WRITTEN PROBLEM: Copy out the lines from the one with "How far are" to the one with "Answer: armco barrier", replacing "camera" with "viewpoint" throughout and leaving everything else unchanged.

RECORDS PROVIDED:

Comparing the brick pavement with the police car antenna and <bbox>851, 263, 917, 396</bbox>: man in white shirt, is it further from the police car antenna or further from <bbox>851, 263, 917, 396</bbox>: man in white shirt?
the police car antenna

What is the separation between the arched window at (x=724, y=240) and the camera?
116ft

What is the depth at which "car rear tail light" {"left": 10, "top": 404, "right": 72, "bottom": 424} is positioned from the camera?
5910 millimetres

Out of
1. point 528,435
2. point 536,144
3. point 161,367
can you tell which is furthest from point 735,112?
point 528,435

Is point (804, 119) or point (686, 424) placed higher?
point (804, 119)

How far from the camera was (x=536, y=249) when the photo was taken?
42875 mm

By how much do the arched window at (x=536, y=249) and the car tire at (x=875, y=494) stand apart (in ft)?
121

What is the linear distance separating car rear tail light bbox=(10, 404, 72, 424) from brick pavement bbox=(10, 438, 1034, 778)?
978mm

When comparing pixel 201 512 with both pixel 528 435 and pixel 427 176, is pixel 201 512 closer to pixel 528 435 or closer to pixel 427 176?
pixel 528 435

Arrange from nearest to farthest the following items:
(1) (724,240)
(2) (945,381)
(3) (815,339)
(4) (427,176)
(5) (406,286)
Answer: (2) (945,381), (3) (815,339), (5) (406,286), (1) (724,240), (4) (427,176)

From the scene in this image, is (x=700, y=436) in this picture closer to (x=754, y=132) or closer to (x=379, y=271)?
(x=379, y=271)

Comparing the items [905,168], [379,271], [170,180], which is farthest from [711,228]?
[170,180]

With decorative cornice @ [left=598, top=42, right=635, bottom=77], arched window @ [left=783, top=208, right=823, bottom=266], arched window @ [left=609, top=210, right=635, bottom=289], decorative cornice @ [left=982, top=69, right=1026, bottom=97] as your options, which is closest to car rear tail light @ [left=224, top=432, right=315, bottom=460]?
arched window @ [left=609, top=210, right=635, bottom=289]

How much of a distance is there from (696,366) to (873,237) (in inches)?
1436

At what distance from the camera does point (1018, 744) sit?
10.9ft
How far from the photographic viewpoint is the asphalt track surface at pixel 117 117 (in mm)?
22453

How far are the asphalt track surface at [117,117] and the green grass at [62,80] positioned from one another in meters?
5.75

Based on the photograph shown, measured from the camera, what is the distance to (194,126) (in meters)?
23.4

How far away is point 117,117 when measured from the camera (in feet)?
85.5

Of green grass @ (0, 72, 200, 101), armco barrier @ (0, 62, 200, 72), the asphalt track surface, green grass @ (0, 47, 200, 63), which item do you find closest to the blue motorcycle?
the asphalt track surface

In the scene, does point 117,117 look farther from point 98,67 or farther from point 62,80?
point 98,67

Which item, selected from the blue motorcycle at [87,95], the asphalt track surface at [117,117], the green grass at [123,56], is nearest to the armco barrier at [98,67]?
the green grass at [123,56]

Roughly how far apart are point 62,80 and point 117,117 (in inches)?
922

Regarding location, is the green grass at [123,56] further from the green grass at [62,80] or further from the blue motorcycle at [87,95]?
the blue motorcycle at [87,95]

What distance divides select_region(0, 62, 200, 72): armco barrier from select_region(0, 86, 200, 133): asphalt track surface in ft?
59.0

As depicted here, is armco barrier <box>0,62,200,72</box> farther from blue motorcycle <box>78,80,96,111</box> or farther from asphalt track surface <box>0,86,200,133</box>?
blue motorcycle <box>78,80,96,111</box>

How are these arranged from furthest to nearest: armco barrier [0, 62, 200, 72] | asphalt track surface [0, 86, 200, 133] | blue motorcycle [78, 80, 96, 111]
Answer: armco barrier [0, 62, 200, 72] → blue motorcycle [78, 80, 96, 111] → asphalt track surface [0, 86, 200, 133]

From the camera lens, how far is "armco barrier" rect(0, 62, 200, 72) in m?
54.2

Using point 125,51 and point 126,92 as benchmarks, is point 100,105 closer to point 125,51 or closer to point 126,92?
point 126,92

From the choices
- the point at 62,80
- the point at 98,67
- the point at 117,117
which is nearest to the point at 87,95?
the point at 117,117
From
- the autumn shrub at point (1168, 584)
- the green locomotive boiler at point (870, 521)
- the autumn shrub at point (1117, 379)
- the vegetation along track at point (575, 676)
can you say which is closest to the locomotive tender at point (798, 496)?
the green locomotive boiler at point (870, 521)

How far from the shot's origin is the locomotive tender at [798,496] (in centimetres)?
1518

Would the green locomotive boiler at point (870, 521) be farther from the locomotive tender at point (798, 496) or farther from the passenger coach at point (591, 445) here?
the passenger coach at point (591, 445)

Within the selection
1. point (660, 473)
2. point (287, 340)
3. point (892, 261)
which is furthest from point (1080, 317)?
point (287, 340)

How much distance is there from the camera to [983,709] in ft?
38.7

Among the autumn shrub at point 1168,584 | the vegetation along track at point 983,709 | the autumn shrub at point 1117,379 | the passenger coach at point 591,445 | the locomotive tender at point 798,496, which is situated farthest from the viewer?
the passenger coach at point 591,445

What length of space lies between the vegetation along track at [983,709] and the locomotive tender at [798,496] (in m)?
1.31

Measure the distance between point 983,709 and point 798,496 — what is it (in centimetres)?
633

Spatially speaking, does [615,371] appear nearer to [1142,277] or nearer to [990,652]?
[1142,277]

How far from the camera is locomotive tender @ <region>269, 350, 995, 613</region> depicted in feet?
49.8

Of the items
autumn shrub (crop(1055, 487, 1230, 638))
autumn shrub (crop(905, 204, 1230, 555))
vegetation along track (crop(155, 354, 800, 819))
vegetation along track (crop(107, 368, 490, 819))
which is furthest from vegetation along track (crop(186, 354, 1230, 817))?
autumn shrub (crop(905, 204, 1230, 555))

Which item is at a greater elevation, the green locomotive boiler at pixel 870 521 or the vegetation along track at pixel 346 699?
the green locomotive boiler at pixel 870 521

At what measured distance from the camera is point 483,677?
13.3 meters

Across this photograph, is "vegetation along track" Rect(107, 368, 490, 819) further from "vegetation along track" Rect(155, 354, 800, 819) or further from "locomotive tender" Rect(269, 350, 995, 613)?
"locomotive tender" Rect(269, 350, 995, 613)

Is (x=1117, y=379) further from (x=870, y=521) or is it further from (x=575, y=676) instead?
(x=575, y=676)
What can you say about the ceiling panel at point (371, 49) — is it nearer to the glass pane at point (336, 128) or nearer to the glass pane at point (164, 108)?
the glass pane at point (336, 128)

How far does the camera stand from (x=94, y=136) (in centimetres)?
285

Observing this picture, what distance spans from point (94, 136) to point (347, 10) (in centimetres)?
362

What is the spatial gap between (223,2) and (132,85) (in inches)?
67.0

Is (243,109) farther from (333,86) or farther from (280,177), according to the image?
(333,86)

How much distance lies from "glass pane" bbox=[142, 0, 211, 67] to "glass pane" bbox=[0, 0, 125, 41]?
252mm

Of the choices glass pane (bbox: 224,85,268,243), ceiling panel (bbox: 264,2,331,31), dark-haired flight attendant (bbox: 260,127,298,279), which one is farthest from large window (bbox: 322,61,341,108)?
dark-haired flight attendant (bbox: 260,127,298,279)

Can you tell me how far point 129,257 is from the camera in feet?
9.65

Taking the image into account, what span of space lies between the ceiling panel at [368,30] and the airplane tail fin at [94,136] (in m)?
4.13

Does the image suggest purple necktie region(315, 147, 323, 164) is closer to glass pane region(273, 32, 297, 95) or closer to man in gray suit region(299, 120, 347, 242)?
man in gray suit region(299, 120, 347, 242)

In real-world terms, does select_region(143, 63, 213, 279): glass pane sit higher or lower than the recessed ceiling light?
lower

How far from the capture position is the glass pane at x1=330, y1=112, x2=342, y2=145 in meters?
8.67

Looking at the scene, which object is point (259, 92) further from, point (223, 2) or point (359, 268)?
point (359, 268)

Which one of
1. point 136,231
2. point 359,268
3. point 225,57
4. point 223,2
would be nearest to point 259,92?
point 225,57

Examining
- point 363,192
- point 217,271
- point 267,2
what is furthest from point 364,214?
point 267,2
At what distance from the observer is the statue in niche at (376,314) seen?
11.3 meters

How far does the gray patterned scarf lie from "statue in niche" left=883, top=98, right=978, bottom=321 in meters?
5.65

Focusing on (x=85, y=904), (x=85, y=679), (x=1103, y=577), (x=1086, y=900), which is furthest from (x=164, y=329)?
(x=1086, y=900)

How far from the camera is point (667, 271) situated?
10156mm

PROBLEM SOLUTION:
How far are the asphalt track surface at [117,117] and the green grass at [62,80] positioned from one another in meters?
5.75

Based on the photograph shown, measured from the viewpoint, what is the distance to (194,126) (in meters)?
23.4

How far away is point 117,117 when measured from the viewpoint (in feet)?
85.5

Of green grass @ (0, 72, 200, 101), armco barrier @ (0, 62, 200, 72), the asphalt track surface, green grass @ (0, 47, 200, 63), which item do you find closest to the blue motorcycle?
the asphalt track surface

In the scene, does point 117,117 look farther from point 98,67 or farther from point 62,80?
point 98,67

Which item, selected from the blue motorcycle at [87,95], the asphalt track surface at [117,117], the green grass at [123,56], is nearest to the armco barrier at [98,67]?
the green grass at [123,56]

Roughly how far apart are point 62,80 and point 117,117 (in inches)?
922

Regarding location, is the green grass at [123,56] further from the green grass at [62,80] or further from the blue motorcycle at [87,95]?
the blue motorcycle at [87,95]

What distance divides select_region(0, 62, 200, 72): armco barrier from select_region(0, 86, 200, 133): asphalt track surface in ft?
59.0

As depicted here, is armco barrier <box>0,62,200,72</box> farther from blue motorcycle <box>78,80,96,111</box> or farther from asphalt track surface <box>0,86,200,133</box>?
blue motorcycle <box>78,80,96,111</box>

How are these arranged from furthest to nearest: armco barrier [0, 62, 200, 72] | asphalt track surface [0, 86, 200, 133] | blue motorcycle [78, 80, 96, 111]
Answer: armco barrier [0, 62, 200, 72] → blue motorcycle [78, 80, 96, 111] → asphalt track surface [0, 86, 200, 133]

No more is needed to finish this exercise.